Insights

The EU Single Accounting Directive

By Ben Scicluna

The Directive sets out EU accounting rules for micro, small, medium and large entities, of which the thresholds are set out in the table below. The rules govern the preparation of statutory financial statements, and do not concern internal management accounting which remains a private internal matter.  Also, the requirement under various laws and regulations to maintain appropriate underlying accounting records is not affected by these provisions.

In 2009 Malta had published local accounting rules, known as General Accounting Principles for Smaller Entities (or GAPSE), as an option available to those qualifying entities that preferred to move away from the EU-IFRS default accounting requirements. The applicable GAPSE quantitative thresholds for non-State Owned entities were based on the EU Medium levels, as also shown below.

  Micro2
Small2
GAPSE1 Medium2
  Current New Non-State Owned Current New
        MS Option      
Balance sheet total

€350k < €4.4m < €4.0m < €6.0m < 17.5m < €17.5m < €20.0m
Turnover €700k < €8.8m < €8.0m < €12.0m < €35.0m < €35.0 m < €40.0m
Avg. No. of employees 10 < 50 < 50 < 50 < 250 < 250 < 250

 

1. Not to exceed 1
2. Not to exceed 2

It is estimated that 95% of Malta’s businesses are micro entities, while 99% are small (medium - just under 1%; large - minimal percentage).

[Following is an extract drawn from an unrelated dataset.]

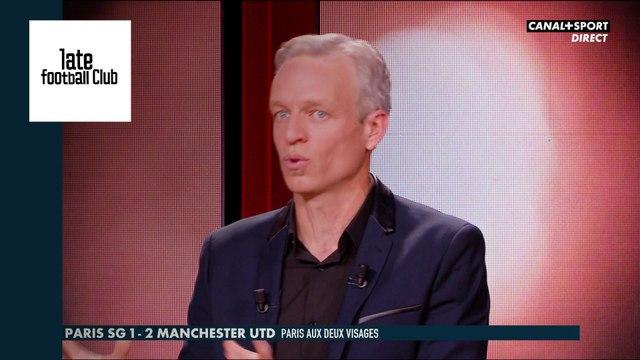 Le PSG chute contre Manchester United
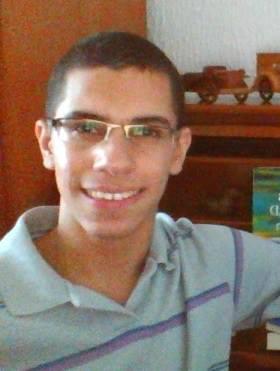 RLE Translator Rodrigo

The micro-entity regime is optional to Member States, taking into account in particular the situation at national level regarding the number of companies covered by the applicable size criteria. The provisions were approved in March 2012 and were reproduced in the newly approved Single Accounting Directive. Some highlights, based on maximum utilisation of exemption options, are as follows:

  • Only abridged balance sheet and abridged profit & loss account.
  • No notes except footnotes on the balance sheet re commitments by way of guarantees & security provided; and advances to directors & any related commitments by way of guarantees.
  • Cash accounting permitted for certain expenditure, with the rest using accruals accounting; a balance sheet footnote stating so would be required.
  • No fair values permitted.
  • Specifically stated in the Directive that the result shall be regarded as giving a true & fair view.

Similarly, also based on maximum utilisation of exemption options, some highlights of the reduced disclosure regime for small entities are as follows:

  • Only abridged balance sheet and abridged profit & loss account.
  • 5 notes, of which 1 is accounting policies [5 further notes are MS options].
  • 3 further circumstantial notes [i.e. in case of revaluations, fair values, and exceptional P/L items].
  • Substance over form is a Member State option.
  • A true & fair view is required; such additional information as is necessary to comply with this requirement shall be given in the notes.

Clearly there is a contrast between the above requirements and existing practice, even under GAPSE.

The interaction of these developments with the true & fair provisions is unclear. UK legal counsel [e.g. Martin Moore QC to the Financial Reporting Council - 21 April 2008] on the true and fair concept was on the lines of: ‘The concept is dynamic, evolving and subject to continuous rebirth. Accordingly, the detailed provisions of the Schedules to the Companies Act may have to yield to the overriding requirement to produce accounts which give a true and fair view. These factors … all serve to increase the likelihood that a Court would hold that compliance with a[n accounting] standard is necessary to meet the true and fair requirement.’

There is a school of thought that the extent of disclosures will be a judgement call for each individual set of annual accounts in order to determine whether the extent of disclosure is enough to meet the true and fair requirement in each individual case. If this were to be so, the case for achieving greater harmonisation in the EU risks being thwarted.

The position re statutory audit remains unchanged, i.e. Member State option.

There is a two year period for transposition into local law. GAPSE will have to be amended.